Le culture ebraiche alla prova del colonialismo di Israele Intervista a Moni Ovadia*

Alberto Deambrogio**

Alberto Deambrogio: Israele continua nel massacro dei palestinesi a Gaza: neanche l’accettazione della tregua da parte di Hamas ha fatto cambiare posizione al governo Israeliano. Che ne pensi?

Moni Ovadia: È mia opinione che il governo Netanyahu non aspettasse altro che gli eventi del 7 ottobre per avere un pretesto per compiere questo genocidio. Uso questa parola perché ho la testimonianza video di un sopravvissuto alla Shoah, che la usa molto disinvoltamente. È un sopravvissuto che dice: questo genocidio a Gaza non è nel mio nome, nel nostro nome; io parlo di un sopravvissuto alla Shoah. Netanyahu non aspettava davvero altro. Egli vuole fare sparire i palestinesi da quella terra. Non dico che li voglia ammazzare tutti uno per uno, ma il massacro è genocidario perché lui vuole che, in qualche modo, i palestinesi siano portati a delle condizioni talmente disperate da pensare unicamente alle questioni primarie, cioè la sopravvivenza. Lui oltre a massacrarli, come sta facendo, li sta affamando e assettando, in modo che loro possano pensare unicamente a vivere giorno per giorno, senza pensare ad altro. Per i palestinesi deve contare solo il sopravvivere alle condizioni che porrà Israele con l’infame complicità degli Stati Uniti d’America, questo è quello che penso

Netanyahu è quello che si definirebbe propriamente un fascista, un razzista, un segregazionista. Non ha nessuno scrupolo e viene da un’ideologia che è nefasta. La sua origine deriva dal sionismo revisionista fondato dallo scrittore di Odessa Vladimir Jabotinsky, che da sempre, a differenza di quello di origine laburista o social laburista, voleva che per agli ebrei fosse destinato tutto il territorio della Palestina mandataria e non solo: voleva anche la Transgiordania di allora che è l’attuale Giordania.

Le consegne:
1 – Stabilisci se le affermazioni (a), (b) e (c) concordano con l'intervista, rispondendo sì o no e citando fedelmente le parole che lo dimostrano. (a) L'accettazione della tregua da parte di Hamas ha fatto cambiare posizione al governo israeliano. (b) Vladimir Jabotinsky era uno scrittore di Odessa. (c) Ovadia sostiene che Netanyahu voglia uccidere i palestinesi tutti, uno per uno.
2 – Elenca tutti i termini con cui, nell'intervista, Ovadia definisce Netanyahu.
3 – Riprendi l'intervista a Moni Ovadia e proseguila dopo l'ultima frase riportata.
Le voci riportate qui sotto non hanno alcun ruolo in questo lavoro.

[Dati di ragionamento spaziale basati su immagini]
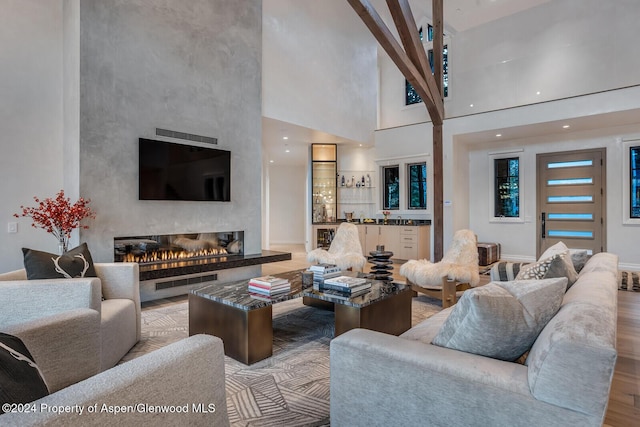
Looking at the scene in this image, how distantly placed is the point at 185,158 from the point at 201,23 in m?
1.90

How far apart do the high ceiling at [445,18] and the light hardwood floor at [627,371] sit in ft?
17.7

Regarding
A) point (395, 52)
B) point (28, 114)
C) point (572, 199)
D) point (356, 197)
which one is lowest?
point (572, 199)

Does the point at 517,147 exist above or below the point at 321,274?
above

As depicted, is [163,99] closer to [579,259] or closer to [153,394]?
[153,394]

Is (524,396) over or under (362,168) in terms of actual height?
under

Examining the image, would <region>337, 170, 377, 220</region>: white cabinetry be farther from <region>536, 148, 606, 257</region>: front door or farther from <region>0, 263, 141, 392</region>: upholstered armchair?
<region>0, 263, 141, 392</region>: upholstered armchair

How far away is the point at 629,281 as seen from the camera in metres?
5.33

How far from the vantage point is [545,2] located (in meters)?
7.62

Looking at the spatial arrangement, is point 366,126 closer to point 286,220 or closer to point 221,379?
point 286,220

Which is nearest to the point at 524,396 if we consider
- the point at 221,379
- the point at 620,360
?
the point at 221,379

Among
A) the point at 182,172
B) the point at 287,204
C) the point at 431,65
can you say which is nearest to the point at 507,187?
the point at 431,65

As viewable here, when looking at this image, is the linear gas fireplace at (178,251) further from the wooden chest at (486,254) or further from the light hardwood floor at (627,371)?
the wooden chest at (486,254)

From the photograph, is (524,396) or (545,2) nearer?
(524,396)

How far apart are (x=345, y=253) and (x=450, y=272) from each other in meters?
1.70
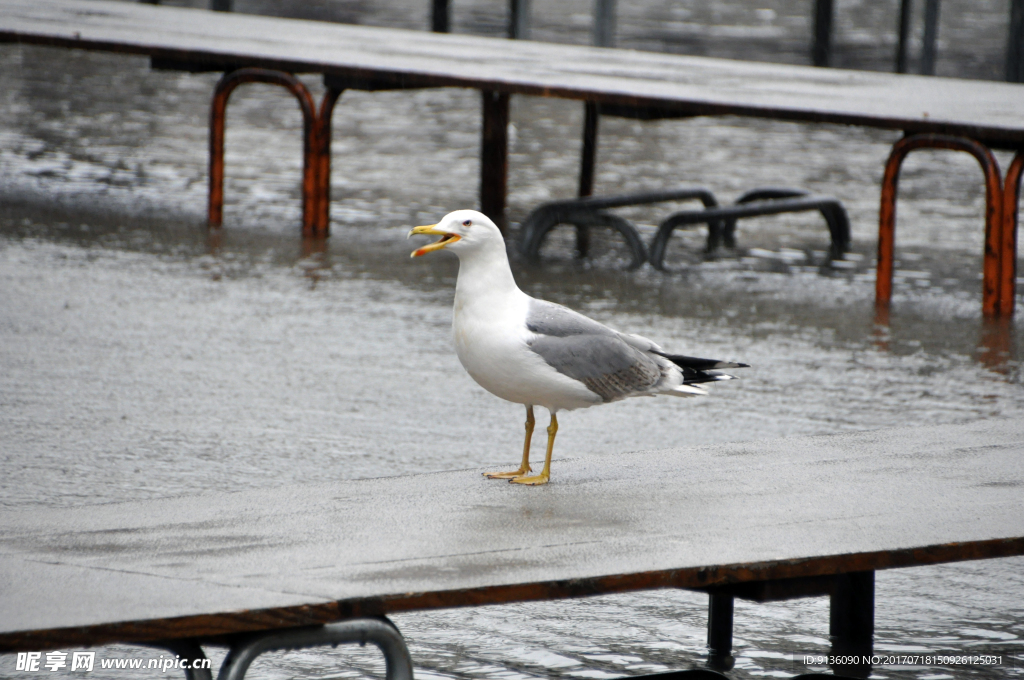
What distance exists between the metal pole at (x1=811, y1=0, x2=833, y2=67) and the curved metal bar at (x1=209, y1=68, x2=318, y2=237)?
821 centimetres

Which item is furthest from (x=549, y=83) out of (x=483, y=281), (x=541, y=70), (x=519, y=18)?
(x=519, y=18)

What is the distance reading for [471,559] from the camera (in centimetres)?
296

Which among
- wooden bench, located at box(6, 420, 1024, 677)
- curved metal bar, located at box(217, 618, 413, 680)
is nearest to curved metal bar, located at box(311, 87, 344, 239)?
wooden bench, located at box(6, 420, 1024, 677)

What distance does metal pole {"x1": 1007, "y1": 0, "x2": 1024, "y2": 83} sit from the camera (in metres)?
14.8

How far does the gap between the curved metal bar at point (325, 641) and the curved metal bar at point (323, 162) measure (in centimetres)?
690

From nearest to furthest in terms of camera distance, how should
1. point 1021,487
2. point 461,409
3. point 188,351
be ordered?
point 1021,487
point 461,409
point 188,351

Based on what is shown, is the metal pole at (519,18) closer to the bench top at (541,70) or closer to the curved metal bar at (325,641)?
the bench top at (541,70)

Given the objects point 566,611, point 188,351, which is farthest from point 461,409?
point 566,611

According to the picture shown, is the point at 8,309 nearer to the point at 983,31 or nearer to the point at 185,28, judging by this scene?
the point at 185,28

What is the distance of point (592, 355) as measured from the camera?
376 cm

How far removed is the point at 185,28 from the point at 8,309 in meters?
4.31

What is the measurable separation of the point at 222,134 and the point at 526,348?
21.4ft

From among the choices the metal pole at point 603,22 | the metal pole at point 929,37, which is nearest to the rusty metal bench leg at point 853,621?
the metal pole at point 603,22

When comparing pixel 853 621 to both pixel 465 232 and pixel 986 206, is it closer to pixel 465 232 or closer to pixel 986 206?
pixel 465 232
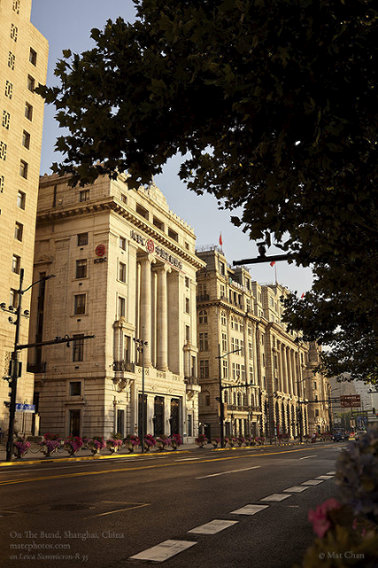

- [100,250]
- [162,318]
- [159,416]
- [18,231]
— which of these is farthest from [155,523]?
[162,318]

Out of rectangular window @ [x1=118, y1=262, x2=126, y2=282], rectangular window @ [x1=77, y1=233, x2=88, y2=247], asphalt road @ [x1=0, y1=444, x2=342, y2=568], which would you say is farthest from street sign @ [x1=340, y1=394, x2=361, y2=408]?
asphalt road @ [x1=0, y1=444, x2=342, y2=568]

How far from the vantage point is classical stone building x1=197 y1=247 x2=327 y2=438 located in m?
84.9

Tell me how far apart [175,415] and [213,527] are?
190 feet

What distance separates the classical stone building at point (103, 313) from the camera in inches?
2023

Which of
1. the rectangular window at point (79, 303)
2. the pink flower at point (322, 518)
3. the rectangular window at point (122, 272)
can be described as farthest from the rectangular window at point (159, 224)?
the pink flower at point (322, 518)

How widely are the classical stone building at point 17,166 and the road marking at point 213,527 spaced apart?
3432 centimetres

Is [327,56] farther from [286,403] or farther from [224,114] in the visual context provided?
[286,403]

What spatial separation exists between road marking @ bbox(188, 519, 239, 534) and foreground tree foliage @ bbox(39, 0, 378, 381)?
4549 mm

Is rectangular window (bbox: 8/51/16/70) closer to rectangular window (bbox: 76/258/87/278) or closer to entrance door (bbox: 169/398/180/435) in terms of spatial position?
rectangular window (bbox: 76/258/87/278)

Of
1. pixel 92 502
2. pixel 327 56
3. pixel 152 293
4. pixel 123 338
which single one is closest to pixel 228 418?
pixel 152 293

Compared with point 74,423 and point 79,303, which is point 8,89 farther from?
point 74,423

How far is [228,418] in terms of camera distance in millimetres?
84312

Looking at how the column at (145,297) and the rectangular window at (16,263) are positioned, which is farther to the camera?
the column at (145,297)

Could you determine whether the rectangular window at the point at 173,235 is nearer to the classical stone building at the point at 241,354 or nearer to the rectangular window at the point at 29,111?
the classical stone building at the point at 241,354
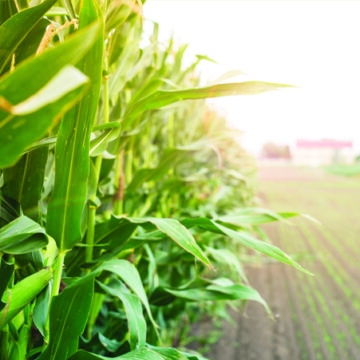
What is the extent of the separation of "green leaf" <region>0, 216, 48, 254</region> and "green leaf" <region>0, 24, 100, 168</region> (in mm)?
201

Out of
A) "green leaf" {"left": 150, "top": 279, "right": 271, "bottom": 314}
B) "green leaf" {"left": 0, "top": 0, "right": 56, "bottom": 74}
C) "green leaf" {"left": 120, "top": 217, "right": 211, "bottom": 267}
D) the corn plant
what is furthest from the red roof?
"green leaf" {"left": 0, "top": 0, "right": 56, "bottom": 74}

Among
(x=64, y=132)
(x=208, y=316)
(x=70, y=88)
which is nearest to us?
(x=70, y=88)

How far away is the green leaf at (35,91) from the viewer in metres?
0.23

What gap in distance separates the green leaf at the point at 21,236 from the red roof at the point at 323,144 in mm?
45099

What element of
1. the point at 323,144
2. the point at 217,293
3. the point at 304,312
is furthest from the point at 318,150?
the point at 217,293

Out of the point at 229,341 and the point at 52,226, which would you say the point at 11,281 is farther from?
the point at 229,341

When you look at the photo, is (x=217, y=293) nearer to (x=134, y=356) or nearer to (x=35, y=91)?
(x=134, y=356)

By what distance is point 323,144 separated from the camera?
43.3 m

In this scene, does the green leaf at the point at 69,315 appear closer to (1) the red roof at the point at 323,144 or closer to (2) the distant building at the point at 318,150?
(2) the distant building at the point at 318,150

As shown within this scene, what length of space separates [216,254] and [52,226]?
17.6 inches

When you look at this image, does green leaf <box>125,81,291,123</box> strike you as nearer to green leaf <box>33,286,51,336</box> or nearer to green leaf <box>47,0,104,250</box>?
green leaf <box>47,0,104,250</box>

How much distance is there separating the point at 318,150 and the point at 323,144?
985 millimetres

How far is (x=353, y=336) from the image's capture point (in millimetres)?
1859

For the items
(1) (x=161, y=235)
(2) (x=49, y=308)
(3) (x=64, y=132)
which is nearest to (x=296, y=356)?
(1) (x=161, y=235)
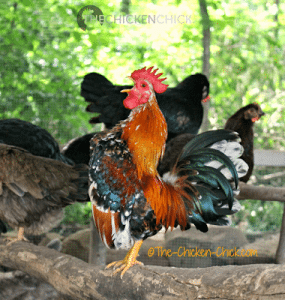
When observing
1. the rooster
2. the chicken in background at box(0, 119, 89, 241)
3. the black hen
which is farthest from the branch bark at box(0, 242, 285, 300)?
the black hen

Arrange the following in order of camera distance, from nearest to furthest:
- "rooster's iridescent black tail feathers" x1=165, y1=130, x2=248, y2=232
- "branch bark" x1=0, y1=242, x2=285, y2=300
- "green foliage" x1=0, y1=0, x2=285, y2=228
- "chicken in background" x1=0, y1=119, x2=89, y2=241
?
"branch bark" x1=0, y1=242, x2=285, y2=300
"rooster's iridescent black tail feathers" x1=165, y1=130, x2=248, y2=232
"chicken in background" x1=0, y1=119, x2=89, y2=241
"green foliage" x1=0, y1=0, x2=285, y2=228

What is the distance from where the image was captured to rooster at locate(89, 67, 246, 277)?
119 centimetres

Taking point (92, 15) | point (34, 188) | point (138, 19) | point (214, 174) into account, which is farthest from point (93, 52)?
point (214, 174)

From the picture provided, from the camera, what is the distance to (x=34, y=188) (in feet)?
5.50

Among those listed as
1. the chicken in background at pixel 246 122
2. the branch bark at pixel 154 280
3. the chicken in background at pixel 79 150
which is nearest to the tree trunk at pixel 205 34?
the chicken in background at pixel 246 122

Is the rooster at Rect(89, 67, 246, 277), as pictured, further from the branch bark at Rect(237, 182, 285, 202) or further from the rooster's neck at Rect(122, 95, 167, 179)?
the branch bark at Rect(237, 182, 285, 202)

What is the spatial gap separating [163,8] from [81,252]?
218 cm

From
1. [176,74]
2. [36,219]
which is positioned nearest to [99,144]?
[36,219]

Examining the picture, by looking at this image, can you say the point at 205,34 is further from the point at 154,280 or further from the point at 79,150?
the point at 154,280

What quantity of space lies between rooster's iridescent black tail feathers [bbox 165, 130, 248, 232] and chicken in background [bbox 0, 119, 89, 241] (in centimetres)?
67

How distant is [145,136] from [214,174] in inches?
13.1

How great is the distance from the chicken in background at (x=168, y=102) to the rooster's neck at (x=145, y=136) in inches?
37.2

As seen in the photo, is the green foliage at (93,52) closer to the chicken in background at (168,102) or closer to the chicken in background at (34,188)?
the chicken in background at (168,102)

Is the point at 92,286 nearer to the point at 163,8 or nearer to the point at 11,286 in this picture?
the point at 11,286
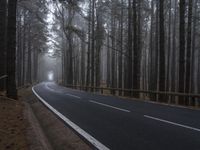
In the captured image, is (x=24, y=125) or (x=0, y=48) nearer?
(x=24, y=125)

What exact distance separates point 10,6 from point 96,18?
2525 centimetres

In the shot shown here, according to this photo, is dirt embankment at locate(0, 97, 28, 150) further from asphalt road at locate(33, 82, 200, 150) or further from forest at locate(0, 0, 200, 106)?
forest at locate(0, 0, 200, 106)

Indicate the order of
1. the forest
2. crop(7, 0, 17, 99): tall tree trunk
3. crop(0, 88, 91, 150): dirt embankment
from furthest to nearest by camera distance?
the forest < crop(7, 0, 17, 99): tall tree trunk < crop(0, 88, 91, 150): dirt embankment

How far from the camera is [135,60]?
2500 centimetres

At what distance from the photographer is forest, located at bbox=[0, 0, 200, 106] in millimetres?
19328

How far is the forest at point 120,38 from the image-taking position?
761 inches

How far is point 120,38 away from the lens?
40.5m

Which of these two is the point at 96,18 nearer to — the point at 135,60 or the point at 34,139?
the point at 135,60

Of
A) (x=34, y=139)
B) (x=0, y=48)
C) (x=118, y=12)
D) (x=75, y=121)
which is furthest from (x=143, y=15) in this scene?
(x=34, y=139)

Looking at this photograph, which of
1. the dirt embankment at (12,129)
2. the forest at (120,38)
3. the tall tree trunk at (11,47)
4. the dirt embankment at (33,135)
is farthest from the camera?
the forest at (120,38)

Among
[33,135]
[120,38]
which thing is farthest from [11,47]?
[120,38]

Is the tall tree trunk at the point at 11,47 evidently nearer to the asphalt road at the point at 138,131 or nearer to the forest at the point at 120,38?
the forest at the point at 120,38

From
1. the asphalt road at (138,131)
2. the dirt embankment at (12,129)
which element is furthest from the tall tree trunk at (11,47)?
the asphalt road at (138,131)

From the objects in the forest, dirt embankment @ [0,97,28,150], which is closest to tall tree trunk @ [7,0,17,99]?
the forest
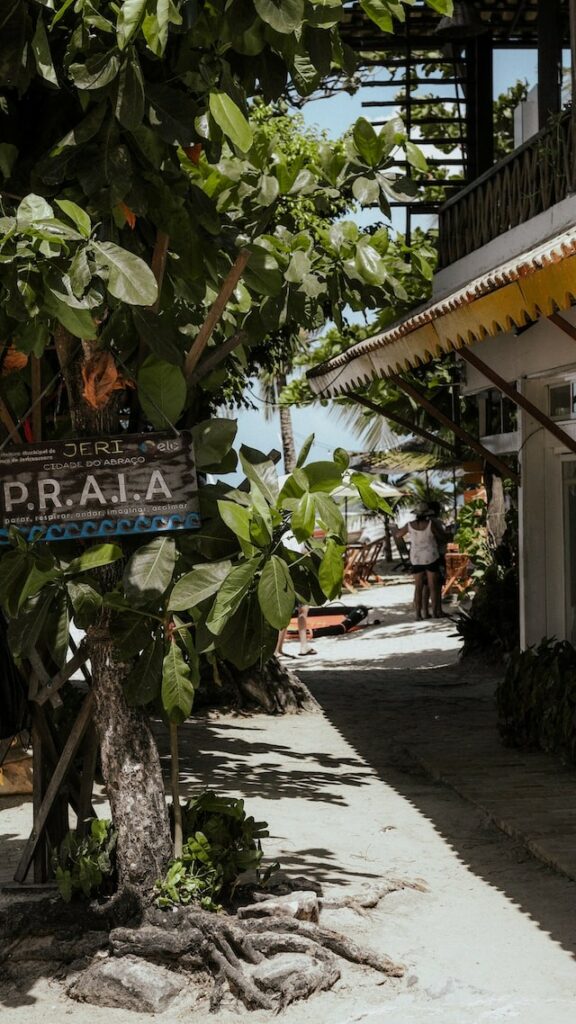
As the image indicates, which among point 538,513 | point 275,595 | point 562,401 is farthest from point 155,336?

Le soluzioni:
1 –
(a) No: "neanche l’accettazione della tregua da parte di Hamas ha fatto cambiare posizione al governo Israeliano".
(b) Sì: "fondato dallo scrittore di Odessa Vladimir Jabotinsky".
(c) No: "Non dico che li voglia ammazzare tutti uno per uno".

2 – fascista, razzista, segregazionista

3 –
Quindi Netanyahu viene da quella linea lì: Jabotinsky e Trumpeldor erano i due originari, poi sono venuti i Begin e gli Shamir. In questo gruppo c’era anche il padre di Netanyahu, Benzion. Bibi vuole cancellare l’identità palestinese. Forse si sarebbe accontentato di un etnocidio: cancellarli in quanto popolo, ma ora quello che sta facendo rientra nella prospettiva di un genocidio.

A.D.: Che reazioni vedi nella diaspora ebraica di fronte a questa situazione?

M.O.: La diaspora ebraica italiana è una piccola diaspora che vive un cortocircuito psicopatologico, per cui la gran parte degli ebrei italiani si comporta come se vivesse a Berlino nel 1935. Vivono questo panico che deriva da ciò che ha rappresentato la Shoah per gli ebrei italiani. Bisogna considerare che essi, una parte di essi, partono dalla grande borghesia italiana e anche da certa piccola borghesia: erano stati fascisti. C’è stato un ulteriore shock, se posso definirlo così, che li ha portati a un comportarsi come se fossero degli israeliani.

Infatti io, lasciando la comunità ebraica della quale facevo parte per rispetto alla memoria dei miei genitori, ho dichiarato di non voler stare in un ufficio stampa e propaganda del governo israeliano: non mi interessa in particolare di questo governo.

Ci sono italiani che sono invece sulla mia posizione, siamo una minoranza, una piccola minoranza, però anche una parte degli ebrei italiani non accettano i crimini che Netanyahu sta perpetrando.

A.D.: Come ti spieghi il rapporto tra iper nazionalismo israeliano e larga parte della diaspora in Italia?

M.O.:  Dobbiamo tenere conto che gli italiani di origine nella comunità ebraica italiana non sono tanti, perché molti ebrei italiani se ne sono andati, molti sono migrati in Israele e altri in altri paesi. Essi sono stati sostituiti da ebrei che sono venuti dal Medio Oriente in seguito alla costituzione dello Stato di Israele, al conflitto arabo israeliano. In tanti sono emigrati da quei paesi o sono stati costretti a emigrare, come è successo agli ebrei libici o agli ebrei egiziani; quindi vengono da quelle culture. Una parte rilevante degli ebrei italiani che provengono dai paesi arabi hanno un rapporto, una relazione con Israele che non è di tipo prevalentemente politico. Per qualcuno si, ma in modo maggioritario loro non ragionano così. Semmai partono dall’assunto che comunque Israele deve avere ragione, punto.

Ciò succede perché loro non hanno una cultura politica, non si pongono il problema, ma semplicemente hanno una posizione acritica e di tipo totalmente viscerale, che li riporta sempre e comunque ad avere le stesse posizioni di Israele.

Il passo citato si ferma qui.